Je ressors le moteur du tiroir : un personnage qui bouge à 50 images par seconde
Premier jalon public de la reprise : je remets d'aplomb le vieux squelette moteur et j'obtiens enfin un personnage qui se déplace de façon parfaitement fluide sur Atari STe.
Si vous arrivez ici, lisez d'abord pourquoi je ressors ce vieux moteur. Ce carnet n'est pas un projet parti de zéro : c'est la dernière ligne droite d'un moteur STe/STf que je traîne depuis des années.
Le défi
Reprendre mon vieux squelette moteur et le remettre d'aplomb, pour faire enfin tourner un vrai jeu sur Atari 1040 STe et STf. L'objectif n'a pas changé depuis le premier jour : pousser la machine dans ses retranchements. Avant de penser ennemis, niveaux ou histoire, il me faut une base solide. Quelque chose qui bouge, et qui bouge bien.

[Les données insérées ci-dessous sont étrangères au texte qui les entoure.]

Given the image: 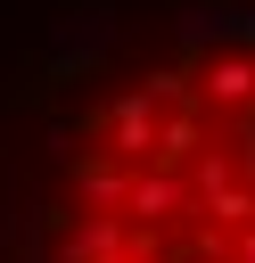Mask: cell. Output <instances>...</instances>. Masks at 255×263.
<instances>
[{"label":"cell","instance_id":"ba28073f","mask_svg":"<svg viewBox=\"0 0 255 263\" xmlns=\"http://www.w3.org/2000/svg\"><path fill=\"white\" fill-rule=\"evenodd\" d=\"M230 263H255V222L239 230V255H230Z\"/></svg>","mask_w":255,"mask_h":263},{"label":"cell","instance_id":"7a4b0ae2","mask_svg":"<svg viewBox=\"0 0 255 263\" xmlns=\"http://www.w3.org/2000/svg\"><path fill=\"white\" fill-rule=\"evenodd\" d=\"M107 49H115V8H107V0H90V8H74V16H58V25H49L41 66H49V74H74V66L90 74Z\"/></svg>","mask_w":255,"mask_h":263},{"label":"cell","instance_id":"52a82bcc","mask_svg":"<svg viewBox=\"0 0 255 263\" xmlns=\"http://www.w3.org/2000/svg\"><path fill=\"white\" fill-rule=\"evenodd\" d=\"M206 214H214V230H247V222H255V181H222V189H206Z\"/></svg>","mask_w":255,"mask_h":263},{"label":"cell","instance_id":"6da1fadb","mask_svg":"<svg viewBox=\"0 0 255 263\" xmlns=\"http://www.w3.org/2000/svg\"><path fill=\"white\" fill-rule=\"evenodd\" d=\"M197 115H255V49H197V82H189Z\"/></svg>","mask_w":255,"mask_h":263},{"label":"cell","instance_id":"277c9868","mask_svg":"<svg viewBox=\"0 0 255 263\" xmlns=\"http://www.w3.org/2000/svg\"><path fill=\"white\" fill-rule=\"evenodd\" d=\"M123 214L181 222V214H189V181H181V173H156V164H140V173H132V189H123ZM148 222H140V230H148Z\"/></svg>","mask_w":255,"mask_h":263},{"label":"cell","instance_id":"3957f363","mask_svg":"<svg viewBox=\"0 0 255 263\" xmlns=\"http://www.w3.org/2000/svg\"><path fill=\"white\" fill-rule=\"evenodd\" d=\"M107 140H115V148H107L115 164H148V148H156V107H148L140 90H123V99L107 107Z\"/></svg>","mask_w":255,"mask_h":263},{"label":"cell","instance_id":"5b68a950","mask_svg":"<svg viewBox=\"0 0 255 263\" xmlns=\"http://www.w3.org/2000/svg\"><path fill=\"white\" fill-rule=\"evenodd\" d=\"M132 173H140V164L90 156V164H74V189H82V205H90V214H115V222H123V189H132Z\"/></svg>","mask_w":255,"mask_h":263},{"label":"cell","instance_id":"9c48e42d","mask_svg":"<svg viewBox=\"0 0 255 263\" xmlns=\"http://www.w3.org/2000/svg\"><path fill=\"white\" fill-rule=\"evenodd\" d=\"M206 263H230V255H206Z\"/></svg>","mask_w":255,"mask_h":263},{"label":"cell","instance_id":"8992f818","mask_svg":"<svg viewBox=\"0 0 255 263\" xmlns=\"http://www.w3.org/2000/svg\"><path fill=\"white\" fill-rule=\"evenodd\" d=\"M197 140H206V115H197V107H173V115H156V148H148V164L173 173L181 156H197Z\"/></svg>","mask_w":255,"mask_h":263}]
</instances>
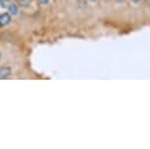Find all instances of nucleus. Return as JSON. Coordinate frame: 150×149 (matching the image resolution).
I'll return each mask as SVG.
<instances>
[{"label": "nucleus", "mask_w": 150, "mask_h": 149, "mask_svg": "<svg viewBox=\"0 0 150 149\" xmlns=\"http://www.w3.org/2000/svg\"><path fill=\"white\" fill-rule=\"evenodd\" d=\"M12 74V69H11V67H1L0 68V80H2V79H7L9 75Z\"/></svg>", "instance_id": "nucleus-1"}, {"label": "nucleus", "mask_w": 150, "mask_h": 149, "mask_svg": "<svg viewBox=\"0 0 150 149\" xmlns=\"http://www.w3.org/2000/svg\"><path fill=\"white\" fill-rule=\"evenodd\" d=\"M11 22V15L8 13H0V26H6Z\"/></svg>", "instance_id": "nucleus-2"}, {"label": "nucleus", "mask_w": 150, "mask_h": 149, "mask_svg": "<svg viewBox=\"0 0 150 149\" xmlns=\"http://www.w3.org/2000/svg\"><path fill=\"white\" fill-rule=\"evenodd\" d=\"M7 7H8V9H9V12L12 13V14H18V7L13 4V2H8V5H7Z\"/></svg>", "instance_id": "nucleus-3"}, {"label": "nucleus", "mask_w": 150, "mask_h": 149, "mask_svg": "<svg viewBox=\"0 0 150 149\" xmlns=\"http://www.w3.org/2000/svg\"><path fill=\"white\" fill-rule=\"evenodd\" d=\"M39 1H40L41 4H47V2L49 1V0H39Z\"/></svg>", "instance_id": "nucleus-4"}, {"label": "nucleus", "mask_w": 150, "mask_h": 149, "mask_svg": "<svg viewBox=\"0 0 150 149\" xmlns=\"http://www.w3.org/2000/svg\"><path fill=\"white\" fill-rule=\"evenodd\" d=\"M132 1H134V2H138L139 0H132Z\"/></svg>", "instance_id": "nucleus-5"}, {"label": "nucleus", "mask_w": 150, "mask_h": 149, "mask_svg": "<svg viewBox=\"0 0 150 149\" xmlns=\"http://www.w3.org/2000/svg\"><path fill=\"white\" fill-rule=\"evenodd\" d=\"M0 57H1V53H0Z\"/></svg>", "instance_id": "nucleus-6"}]
</instances>
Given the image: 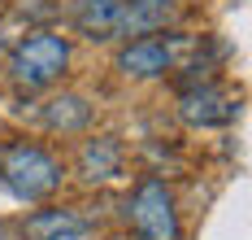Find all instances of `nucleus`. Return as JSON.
<instances>
[{
  "label": "nucleus",
  "instance_id": "obj_1",
  "mask_svg": "<svg viewBox=\"0 0 252 240\" xmlns=\"http://www.w3.org/2000/svg\"><path fill=\"white\" fill-rule=\"evenodd\" d=\"M65 184V166L35 140H0V188L13 201H48Z\"/></svg>",
  "mask_w": 252,
  "mask_h": 240
},
{
  "label": "nucleus",
  "instance_id": "obj_2",
  "mask_svg": "<svg viewBox=\"0 0 252 240\" xmlns=\"http://www.w3.org/2000/svg\"><path fill=\"white\" fill-rule=\"evenodd\" d=\"M70 61H74V44L61 31H31L9 48L4 70L18 92H48L52 83L65 79Z\"/></svg>",
  "mask_w": 252,
  "mask_h": 240
},
{
  "label": "nucleus",
  "instance_id": "obj_3",
  "mask_svg": "<svg viewBox=\"0 0 252 240\" xmlns=\"http://www.w3.org/2000/svg\"><path fill=\"white\" fill-rule=\"evenodd\" d=\"M126 227L135 232V240H183V218H178V201L165 179H139L126 197Z\"/></svg>",
  "mask_w": 252,
  "mask_h": 240
},
{
  "label": "nucleus",
  "instance_id": "obj_4",
  "mask_svg": "<svg viewBox=\"0 0 252 240\" xmlns=\"http://www.w3.org/2000/svg\"><path fill=\"white\" fill-rule=\"evenodd\" d=\"M178 118L196 131H213V127H230L239 118V101L226 83L218 79H200V83H187L178 92Z\"/></svg>",
  "mask_w": 252,
  "mask_h": 240
},
{
  "label": "nucleus",
  "instance_id": "obj_5",
  "mask_svg": "<svg viewBox=\"0 0 252 240\" xmlns=\"http://www.w3.org/2000/svg\"><path fill=\"white\" fill-rule=\"evenodd\" d=\"M178 44H183V40H178V35H165V31L126 40L122 48H118V70H122L126 79H135V83L165 79L178 66Z\"/></svg>",
  "mask_w": 252,
  "mask_h": 240
},
{
  "label": "nucleus",
  "instance_id": "obj_6",
  "mask_svg": "<svg viewBox=\"0 0 252 240\" xmlns=\"http://www.w3.org/2000/svg\"><path fill=\"white\" fill-rule=\"evenodd\" d=\"M126 170V149L118 135H87L83 149H78V179L92 188L113 184Z\"/></svg>",
  "mask_w": 252,
  "mask_h": 240
},
{
  "label": "nucleus",
  "instance_id": "obj_7",
  "mask_svg": "<svg viewBox=\"0 0 252 240\" xmlns=\"http://www.w3.org/2000/svg\"><path fill=\"white\" fill-rule=\"evenodd\" d=\"M22 240H83L92 232V223L70 205H44V210H31L18 223Z\"/></svg>",
  "mask_w": 252,
  "mask_h": 240
},
{
  "label": "nucleus",
  "instance_id": "obj_8",
  "mask_svg": "<svg viewBox=\"0 0 252 240\" xmlns=\"http://www.w3.org/2000/svg\"><path fill=\"white\" fill-rule=\"evenodd\" d=\"M39 122L52 135H83L96 122V109H92L87 96H78V92H61V96H52L48 105L39 109Z\"/></svg>",
  "mask_w": 252,
  "mask_h": 240
},
{
  "label": "nucleus",
  "instance_id": "obj_9",
  "mask_svg": "<svg viewBox=\"0 0 252 240\" xmlns=\"http://www.w3.org/2000/svg\"><path fill=\"white\" fill-rule=\"evenodd\" d=\"M126 0H78L74 4V31L87 40H118Z\"/></svg>",
  "mask_w": 252,
  "mask_h": 240
},
{
  "label": "nucleus",
  "instance_id": "obj_10",
  "mask_svg": "<svg viewBox=\"0 0 252 240\" xmlns=\"http://www.w3.org/2000/svg\"><path fill=\"white\" fill-rule=\"evenodd\" d=\"M126 4H135V9H148V13H170L178 0H126Z\"/></svg>",
  "mask_w": 252,
  "mask_h": 240
},
{
  "label": "nucleus",
  "instance_id": "obj_11",
  "mask_svg": "<svg viewBox=\"0 0 252 240\" xmlns=\"http://www.w3.org/2000/svg\"><path fill=\"white\" fill-rule=\"evenodd\" d=\"M0 240H22L18 223H4V218H0Z\"/></svg>",
  "mask_w": 252,
  "mask_h": 240
},
{
  "label": "nucleus",
  "instance_id": "obj_12",
  "mask_svg": "<svg viewBox=\"0 0 252 240\" xmlns=\"http://www.w3.org/2000/svg\"><path fill=\"white\" fill-rule=\"evenodd\" d=\"M0 4H4V0H0Z\"/></svg>",
  "mask_w": 252,
  "mask_h": 240
}]
</instances>
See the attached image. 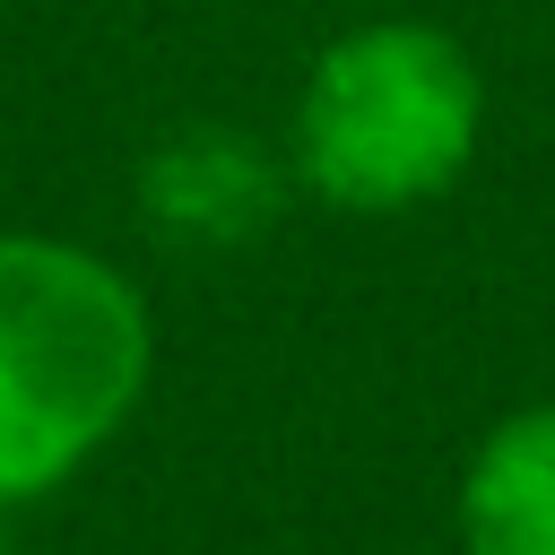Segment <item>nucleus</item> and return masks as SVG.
I'll return each mask as SVG.
<instances>
[{"label": "nucleus", "instance_id": "5", "mask_svg": "<svg viewBox=\"0 0 555 555\" xmlns=\"http://www.w3.org/2000/svg\"><path fill=\"white\" fill-rule=\"evenodd\" d=\"M0 555H9V538H0Z\"/></svg>", "mask_w": 555, "mask_h": 555}, {"label": "nucleus", "instance_id": "2", "mask_svg": "<svg viewBox=\"0 0 555 555\" xmlns=\"http://www.w3.org/2000/svg\"><path fill=\"white\" fill-rule=\"evenodd\" d=\"M486 147V78L460 35L425 17H364L330 35L295 87L286 173L347 217L442 199Z\"/></svg>", "mask_w": 555, "mask_h": 555}, {"label": "nucleus", "instance_id": "1", "mask_svg": "<svg viewBox=\"0 0 555 555\" xmlns=\"http://www.w3.org/2000/svg\"><path fill=\"white\" fill-rule=\"evenodd\" d=\"M156 321L121 260L0 225V512L61 494L139 416Z\"/></svg>", "mask_w": 555, "mask_h": 555}, {"label": "nucleus", "instance_id": "3", "mask_svg": "<svg viewBox=\"0 0 555 555\" xmlns=\"http://www.w3.org/2000/svg\"><path fill=\"white\" fill-rule=\"evenodd\" d=\"M460 555H555V399L477 434L451 494Z\"/></svg>", "mask_w": 555, "mask_h": 555}, {"label": "nucleus", "instance_id": "4", "mask_svg": "<svg viewBox=\"0 0 555 555\" xmlns=\"http://www.w3.org/2000/svg\"><path fill=\"white\" fill-rule=\"evenodd\" d=\"M278 191H286L278 165L243 130H182L139 173V208L173 243H251L260 217L278 208Z\"/></svg>", "mask_w": 555, "mask_h": 555}]
</instances>
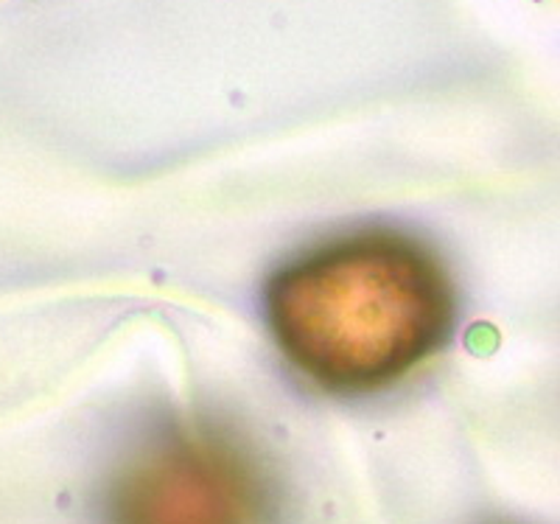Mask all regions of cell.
<instances>
[{"instance_id": "obj_1", "label": "cell", "mask_w": 560, "mask_h": 524, "mask_svg": "<svg viewBox=\"0 0 560 524\" xmlns=\"http://www.w3.org/2000/svg\"><path fill=\"white\" fill-rule=\"evenodd\" d=\"M457 298L427 244L368 231L312 249L267 289L280 351L314 384L373 393L443 348Z\"/></svg>"}, {"instance_id": "obj_2", "label": "cell", "mask_w": 560, "mask_h": 524, "mask_svg": "<svg viewBox=\"0 0 560 524\" xmlns=\"http://www.w3.org/2000/svg\"><path fill=\"white\" fill-rule=\"evenodd\" d=\"M275 486L258 454L217 427H177L124 463L107 524H275Z\"/></svg>"}]
</instances>
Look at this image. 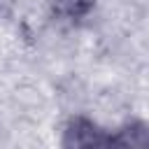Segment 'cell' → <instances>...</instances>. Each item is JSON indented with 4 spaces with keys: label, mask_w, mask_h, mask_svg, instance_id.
<instances>
[{
    "label": "cell",
    "mask_w": 149,
    "mask_h": 149,
    "mask_svg": "<svg viewBox=\"0 0 149 149\" xmlns=\"http://www.w3.org/2000/svg\"><path fill=\"white\" fill-rule=\"evenodd\" d=\"M112 135H105L88 119H72L65 128V144L88 147V144H109Z\"/></svg>",
    "instance_id": "6da1fadb"
},
{
    "label": "cell",
    "mask_w": 149,
    "mask_h": 149,
    "mask_svg": "<svg viewBox=\"0 0 149 149\" xmlns=\"http://www.w3.org/2000/svg\"><path fill=\"white\" fill-rule=\"evenodd\" d=\"M91 0H54V9L65 19H79L88 12Z\"/></svg>",
    "instance_id": "7a4b0ae2"
}]
</instances>
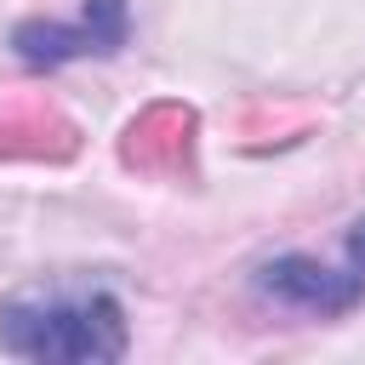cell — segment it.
<instances>
[{"mask_svg":"<svg viewBox=\"0 0 365 365\" xmlns=\"http://www.w3.org/2000/svg\"><path fill=\"white\" fill-rule=\"evenodd\" d=\"M125 302L103 279H46L0 302V354L34 365H114L125 359Z\"/></svg>","mask_w":365,"mask_h":365,"instance_id":"cell-1","label":"cell"},{"mask_svg":"<svg viewBox=\"0 0 365 365\" xmlns=\"http://www.w3.org/2000/svg\"><path fill=\"white\" fill-rule=\"evenodd\" d=\"M251 291L285 314H308V319H342L365 302V211L342 228V251L336 257H314V251H274L251 268Z\"/></svg>","mask_w":365,"mask_h":365,"instance_id":"cell-2","label":"cell"},{"mask_svg":"<svg viewBox=\"0 0 365 365\" xmlns=\"http://www.w3.org/2000/svg\"><path fill=\"white\" fill-rule=\"evenodd\" d=\"M131 40V0H80L74 17H23L11 29V57L29 68H68L86 57H114Z\"/></svg>","mask_w":365,"mask_h":365,"instance_id":"cell-3","label":"cell"}]
</instances>
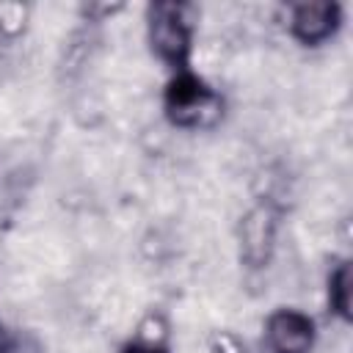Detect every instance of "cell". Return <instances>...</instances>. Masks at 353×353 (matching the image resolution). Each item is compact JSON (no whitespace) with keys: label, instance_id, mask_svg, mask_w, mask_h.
<instances>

Ce que j'ai remis en route
Je repars du socle que j'avais déjà écrit et réécrit au fil des ans : reprendre le contrôle complet de la machine et reposer les fondations.
La première brique, c'est d'éviter le déchirement d'image. Quand on dessine directement sur l'écran que le joueur regarde, il voit parfois la moitié d'une frame et la moitié de la suivante, ce qui donne une cassure horizontale très laide. La parade classique consiste à travailler sur une image cachée pendant que l'autre s'affiche, puis à échanger les deux au bon moment, pile entre deux balayages de l'écran. Le joueur ne voit jamais le dessin en cours, seulement des images finies.
La deuxième brique, c'est le rythme. Je cale tout le jeu sur le balayage de l'écran, cinquante fois par seconde, pour que chaque image soit calculée et affichée en cadence parfaite. Pas de saccade, pas d'à-coup.
Un personnage qui se déplace au pixel
Le héros n'est encore qu'un rectangle rouge, un simple placeholder. Mais il se déplace au pixel près dans les quatre directions, avec une vraie sensation de glisse. Le plus délicat, c'était de le faire avancer finement sans qu'il laisse de bavure quand il chevauche deux zones de l'écran : il fallait un dessin propre à chaque position intermédiaire.
La gravité et le saut fonctionnent aussi, avec une vitesse de chute plafonnée pour que les retombées restent lisibles et contrôlables plutôt que de devenir des plongeons incontrôlables. Rien de spectaculaire encore, mais c'est déjà une sensation de jeu, et c'est exactement ce que je voulais sentir avant d'aller plus loin.
Prochaine étape
Le décor et le scrolling horizontal. Le STe sait décaler son affichage finement, presque pour rien, et c'est cette capacité que je veux exploiter pour obtenir un défilement parfaitement lisse. Combinée avec un rechargement du décor au bord de l'écran, c'est la pièce maîtresse qui transformera ce prototype en vrai jeu de plateforme.
Résultat
Le personnage rouge se déplace de manière fluide sur un fond noir avec un sol gris, à cinquante images par seconde. C'est un placeholder graphique, mais le moteur est en place et le mouvement est déjà agréable. Le reste peut commencer.
Télécharger morteveille-001-moteur.prg (1.5 Ko) - Archive historique de cette étape. À lancer dans Hatari en mode STe, 1 Mo de RAM. Flèches pour bouger, haut pour sauter. Pour la version actuelle du jeu, voir la page d'accueil.